As coronavirus spreads, thousands of Americans are still stuck abroad, trying to get home. The state department is warning time may be running out.
Joy McBreen is among the hundreds of Americans still stuck in Peru, where the government abruptly locked down the country March 15.
"Most people who are living off day-to-day income now have no income," McBreen told CBS News. "And they've been promised money by the government that after two weeks in quarantine has still not yet arrived. And so people are literally starving going out with going without lifesaving medication, and it's pretty difficult to see."
"If things get any worse, I don't think I will feel very safe," McBreen added.
Ella Ponthier didn't have enough time to get out of the small town where she's teaching English.
"I'm relying on my government. Relying on the Peruvian government for them to cooperate," she said. "I have zero say, and what's to happen is very frustrating and scary.

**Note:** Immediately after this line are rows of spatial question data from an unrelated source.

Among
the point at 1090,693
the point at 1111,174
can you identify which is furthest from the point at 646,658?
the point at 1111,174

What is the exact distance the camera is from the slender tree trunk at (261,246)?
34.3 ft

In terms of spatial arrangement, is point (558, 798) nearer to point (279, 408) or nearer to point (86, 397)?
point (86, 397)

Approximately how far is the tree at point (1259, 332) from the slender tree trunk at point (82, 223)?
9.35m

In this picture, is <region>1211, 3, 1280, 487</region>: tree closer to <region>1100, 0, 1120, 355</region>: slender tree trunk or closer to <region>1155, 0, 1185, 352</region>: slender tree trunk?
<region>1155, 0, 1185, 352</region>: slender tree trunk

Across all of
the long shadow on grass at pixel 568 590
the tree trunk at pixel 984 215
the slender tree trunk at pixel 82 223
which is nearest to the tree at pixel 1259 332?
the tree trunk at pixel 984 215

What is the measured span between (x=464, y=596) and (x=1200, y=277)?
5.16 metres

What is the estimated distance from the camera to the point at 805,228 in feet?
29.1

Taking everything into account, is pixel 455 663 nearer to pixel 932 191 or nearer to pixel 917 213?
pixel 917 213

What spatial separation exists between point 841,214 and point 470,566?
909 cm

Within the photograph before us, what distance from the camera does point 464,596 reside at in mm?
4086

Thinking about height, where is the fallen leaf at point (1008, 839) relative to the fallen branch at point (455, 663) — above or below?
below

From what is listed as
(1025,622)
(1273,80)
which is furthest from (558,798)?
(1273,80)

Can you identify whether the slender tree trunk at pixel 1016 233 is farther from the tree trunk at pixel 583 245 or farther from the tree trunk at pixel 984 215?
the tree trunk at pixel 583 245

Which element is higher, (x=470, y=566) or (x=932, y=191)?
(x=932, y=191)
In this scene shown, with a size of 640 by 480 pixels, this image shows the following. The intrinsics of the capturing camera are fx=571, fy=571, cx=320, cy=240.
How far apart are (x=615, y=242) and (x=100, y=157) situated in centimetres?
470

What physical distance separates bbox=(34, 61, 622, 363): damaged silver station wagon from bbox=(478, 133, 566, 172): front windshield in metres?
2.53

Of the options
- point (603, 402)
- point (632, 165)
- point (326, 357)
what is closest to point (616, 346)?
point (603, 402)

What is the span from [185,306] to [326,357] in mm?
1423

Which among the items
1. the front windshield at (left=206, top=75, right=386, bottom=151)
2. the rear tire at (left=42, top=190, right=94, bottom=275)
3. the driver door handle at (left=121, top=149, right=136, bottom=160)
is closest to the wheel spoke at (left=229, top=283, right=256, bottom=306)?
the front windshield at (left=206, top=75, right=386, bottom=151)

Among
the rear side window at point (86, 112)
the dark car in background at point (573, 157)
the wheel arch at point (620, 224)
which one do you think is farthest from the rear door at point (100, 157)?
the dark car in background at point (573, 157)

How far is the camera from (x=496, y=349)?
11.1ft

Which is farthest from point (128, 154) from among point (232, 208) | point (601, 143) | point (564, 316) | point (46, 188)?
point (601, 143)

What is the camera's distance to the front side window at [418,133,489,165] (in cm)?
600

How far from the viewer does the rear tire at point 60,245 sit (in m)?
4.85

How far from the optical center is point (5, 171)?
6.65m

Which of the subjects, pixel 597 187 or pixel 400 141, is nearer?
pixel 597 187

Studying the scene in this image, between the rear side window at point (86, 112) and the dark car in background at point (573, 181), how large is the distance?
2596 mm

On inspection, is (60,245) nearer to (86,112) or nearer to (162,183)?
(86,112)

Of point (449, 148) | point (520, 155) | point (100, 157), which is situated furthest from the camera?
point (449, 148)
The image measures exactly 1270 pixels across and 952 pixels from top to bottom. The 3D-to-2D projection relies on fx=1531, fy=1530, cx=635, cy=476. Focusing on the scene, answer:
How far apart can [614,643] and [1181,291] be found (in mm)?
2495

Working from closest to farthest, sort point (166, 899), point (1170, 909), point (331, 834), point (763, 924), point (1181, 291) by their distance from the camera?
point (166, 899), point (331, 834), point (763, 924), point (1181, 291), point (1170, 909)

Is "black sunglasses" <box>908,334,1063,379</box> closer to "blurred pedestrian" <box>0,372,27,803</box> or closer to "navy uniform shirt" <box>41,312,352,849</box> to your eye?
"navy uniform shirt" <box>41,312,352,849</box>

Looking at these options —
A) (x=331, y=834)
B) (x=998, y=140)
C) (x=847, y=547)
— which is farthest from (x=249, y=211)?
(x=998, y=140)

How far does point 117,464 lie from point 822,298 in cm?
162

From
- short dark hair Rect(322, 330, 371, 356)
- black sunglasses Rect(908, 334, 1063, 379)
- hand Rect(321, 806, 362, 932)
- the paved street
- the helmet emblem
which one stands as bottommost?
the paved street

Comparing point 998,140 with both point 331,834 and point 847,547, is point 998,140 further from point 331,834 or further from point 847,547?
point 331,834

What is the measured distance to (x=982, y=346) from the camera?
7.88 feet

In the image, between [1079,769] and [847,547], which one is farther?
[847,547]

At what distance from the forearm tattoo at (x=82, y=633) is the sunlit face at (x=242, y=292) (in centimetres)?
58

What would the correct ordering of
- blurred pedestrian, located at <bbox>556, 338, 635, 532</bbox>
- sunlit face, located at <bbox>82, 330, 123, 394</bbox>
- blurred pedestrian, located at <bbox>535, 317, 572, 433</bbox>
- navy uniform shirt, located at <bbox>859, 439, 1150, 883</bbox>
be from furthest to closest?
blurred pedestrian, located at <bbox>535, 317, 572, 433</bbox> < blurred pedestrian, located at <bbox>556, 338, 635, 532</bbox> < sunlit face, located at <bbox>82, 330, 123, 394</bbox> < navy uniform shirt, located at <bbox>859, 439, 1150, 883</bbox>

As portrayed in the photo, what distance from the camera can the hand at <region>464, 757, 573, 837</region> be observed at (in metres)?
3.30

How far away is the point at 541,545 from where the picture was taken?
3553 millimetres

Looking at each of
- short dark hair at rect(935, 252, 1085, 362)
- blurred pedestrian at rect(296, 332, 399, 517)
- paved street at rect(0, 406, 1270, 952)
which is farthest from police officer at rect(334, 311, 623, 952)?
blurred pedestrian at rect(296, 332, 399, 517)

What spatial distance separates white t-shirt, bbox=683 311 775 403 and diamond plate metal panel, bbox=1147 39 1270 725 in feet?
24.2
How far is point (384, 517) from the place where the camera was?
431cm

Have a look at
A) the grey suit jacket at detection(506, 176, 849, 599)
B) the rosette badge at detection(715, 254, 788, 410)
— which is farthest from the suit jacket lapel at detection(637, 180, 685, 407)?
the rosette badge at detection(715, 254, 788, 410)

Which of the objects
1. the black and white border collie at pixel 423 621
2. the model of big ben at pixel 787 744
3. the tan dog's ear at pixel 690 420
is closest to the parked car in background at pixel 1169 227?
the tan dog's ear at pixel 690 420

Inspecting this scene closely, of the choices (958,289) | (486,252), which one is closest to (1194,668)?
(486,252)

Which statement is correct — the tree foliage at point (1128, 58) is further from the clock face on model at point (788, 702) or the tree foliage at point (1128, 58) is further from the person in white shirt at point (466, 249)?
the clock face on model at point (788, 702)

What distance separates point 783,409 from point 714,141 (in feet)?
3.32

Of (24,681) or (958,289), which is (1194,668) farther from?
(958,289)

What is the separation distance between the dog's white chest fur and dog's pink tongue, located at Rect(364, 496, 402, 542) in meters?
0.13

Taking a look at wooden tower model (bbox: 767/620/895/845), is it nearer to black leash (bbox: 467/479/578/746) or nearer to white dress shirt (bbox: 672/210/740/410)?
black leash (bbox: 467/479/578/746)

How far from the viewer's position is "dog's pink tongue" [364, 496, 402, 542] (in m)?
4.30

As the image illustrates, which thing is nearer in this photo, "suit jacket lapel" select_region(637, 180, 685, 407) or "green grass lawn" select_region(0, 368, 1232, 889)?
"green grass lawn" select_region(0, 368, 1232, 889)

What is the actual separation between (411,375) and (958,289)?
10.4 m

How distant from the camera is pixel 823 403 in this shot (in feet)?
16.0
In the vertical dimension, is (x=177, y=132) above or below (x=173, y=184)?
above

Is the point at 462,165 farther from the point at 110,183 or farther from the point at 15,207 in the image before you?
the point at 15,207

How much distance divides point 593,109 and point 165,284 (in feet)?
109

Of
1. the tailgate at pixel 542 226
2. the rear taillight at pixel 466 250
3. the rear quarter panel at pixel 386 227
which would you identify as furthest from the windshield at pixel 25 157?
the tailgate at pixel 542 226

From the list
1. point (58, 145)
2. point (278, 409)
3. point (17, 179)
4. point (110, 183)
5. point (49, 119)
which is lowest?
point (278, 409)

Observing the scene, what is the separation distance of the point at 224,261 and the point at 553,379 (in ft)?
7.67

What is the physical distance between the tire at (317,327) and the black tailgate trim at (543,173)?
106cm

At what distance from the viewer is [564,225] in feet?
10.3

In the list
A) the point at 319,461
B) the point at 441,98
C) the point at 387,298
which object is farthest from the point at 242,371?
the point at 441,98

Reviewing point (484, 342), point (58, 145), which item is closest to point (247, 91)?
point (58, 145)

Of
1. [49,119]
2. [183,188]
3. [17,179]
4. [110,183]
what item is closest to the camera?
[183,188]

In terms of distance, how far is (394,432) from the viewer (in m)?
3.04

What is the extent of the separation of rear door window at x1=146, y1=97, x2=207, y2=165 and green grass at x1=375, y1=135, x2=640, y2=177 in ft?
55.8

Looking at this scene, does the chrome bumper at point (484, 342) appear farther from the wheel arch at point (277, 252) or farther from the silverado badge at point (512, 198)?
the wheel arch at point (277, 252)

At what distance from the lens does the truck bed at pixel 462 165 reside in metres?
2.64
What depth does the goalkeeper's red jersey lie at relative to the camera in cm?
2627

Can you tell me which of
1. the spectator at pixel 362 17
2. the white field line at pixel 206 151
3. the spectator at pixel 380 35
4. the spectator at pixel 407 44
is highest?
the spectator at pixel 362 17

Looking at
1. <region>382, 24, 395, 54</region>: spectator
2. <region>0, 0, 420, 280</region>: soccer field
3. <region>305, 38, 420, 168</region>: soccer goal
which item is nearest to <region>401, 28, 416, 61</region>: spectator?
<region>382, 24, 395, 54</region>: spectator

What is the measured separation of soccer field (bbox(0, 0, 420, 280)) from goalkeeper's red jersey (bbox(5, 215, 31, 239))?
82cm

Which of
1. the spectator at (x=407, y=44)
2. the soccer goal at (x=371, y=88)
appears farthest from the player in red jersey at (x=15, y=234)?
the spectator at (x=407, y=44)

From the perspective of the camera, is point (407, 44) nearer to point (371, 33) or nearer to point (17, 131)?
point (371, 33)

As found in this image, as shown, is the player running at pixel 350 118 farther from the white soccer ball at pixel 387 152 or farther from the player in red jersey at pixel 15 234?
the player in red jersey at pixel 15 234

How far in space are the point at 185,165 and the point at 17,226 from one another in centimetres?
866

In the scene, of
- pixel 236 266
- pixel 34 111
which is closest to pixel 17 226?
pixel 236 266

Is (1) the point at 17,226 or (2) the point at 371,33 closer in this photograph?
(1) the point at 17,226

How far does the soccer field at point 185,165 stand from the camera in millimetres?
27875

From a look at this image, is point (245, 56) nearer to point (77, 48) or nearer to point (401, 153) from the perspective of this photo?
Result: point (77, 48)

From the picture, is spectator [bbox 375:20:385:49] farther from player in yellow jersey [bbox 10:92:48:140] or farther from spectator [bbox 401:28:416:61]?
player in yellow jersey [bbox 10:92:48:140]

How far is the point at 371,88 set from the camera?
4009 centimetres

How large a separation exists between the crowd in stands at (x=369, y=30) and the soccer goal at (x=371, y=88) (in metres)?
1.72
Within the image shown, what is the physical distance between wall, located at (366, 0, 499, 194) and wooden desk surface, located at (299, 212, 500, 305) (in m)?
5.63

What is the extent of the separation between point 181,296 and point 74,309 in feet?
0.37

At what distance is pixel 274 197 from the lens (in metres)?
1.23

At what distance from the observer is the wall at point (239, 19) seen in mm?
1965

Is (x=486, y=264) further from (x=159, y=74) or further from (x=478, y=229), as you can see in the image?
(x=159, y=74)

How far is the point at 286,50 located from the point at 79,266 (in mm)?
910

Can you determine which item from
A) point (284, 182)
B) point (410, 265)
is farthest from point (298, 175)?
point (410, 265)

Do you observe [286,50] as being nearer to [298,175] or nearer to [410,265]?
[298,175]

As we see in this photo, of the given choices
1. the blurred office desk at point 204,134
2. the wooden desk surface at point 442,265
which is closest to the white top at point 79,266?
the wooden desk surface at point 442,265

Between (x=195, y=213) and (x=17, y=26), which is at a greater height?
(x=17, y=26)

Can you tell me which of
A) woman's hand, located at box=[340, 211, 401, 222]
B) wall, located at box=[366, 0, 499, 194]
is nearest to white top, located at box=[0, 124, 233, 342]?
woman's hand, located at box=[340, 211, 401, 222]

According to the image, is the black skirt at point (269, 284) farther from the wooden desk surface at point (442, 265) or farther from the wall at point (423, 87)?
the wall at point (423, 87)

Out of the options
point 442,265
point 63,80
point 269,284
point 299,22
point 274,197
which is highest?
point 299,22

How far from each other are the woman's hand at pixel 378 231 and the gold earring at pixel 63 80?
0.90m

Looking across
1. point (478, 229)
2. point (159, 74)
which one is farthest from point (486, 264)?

A steady stream of Americans have been making their way back home, including 240 who arrived in Miami on Thursday night from Ecuador on a charter flight arranged by the State Department. Immigration and Customs Enforcement has been using its planes to bring back hundreds more, and U.S. airlines have added special flights to bring home about 17,000.
Ian Brownlee is running the State Department's effort to bring home more than 22,000 Americans still overseas.
McBreen says a bus carrying other Americans passed through her town, but was unable to stop. She's among 35 Americans looking to get out of Chimbote.
"The embassy doesn't seem to have any kind of clear evacuation plan, which is what I think most has surprised me most about the situation," she said.
The situation has left thousand far from home, unsure when help is coming.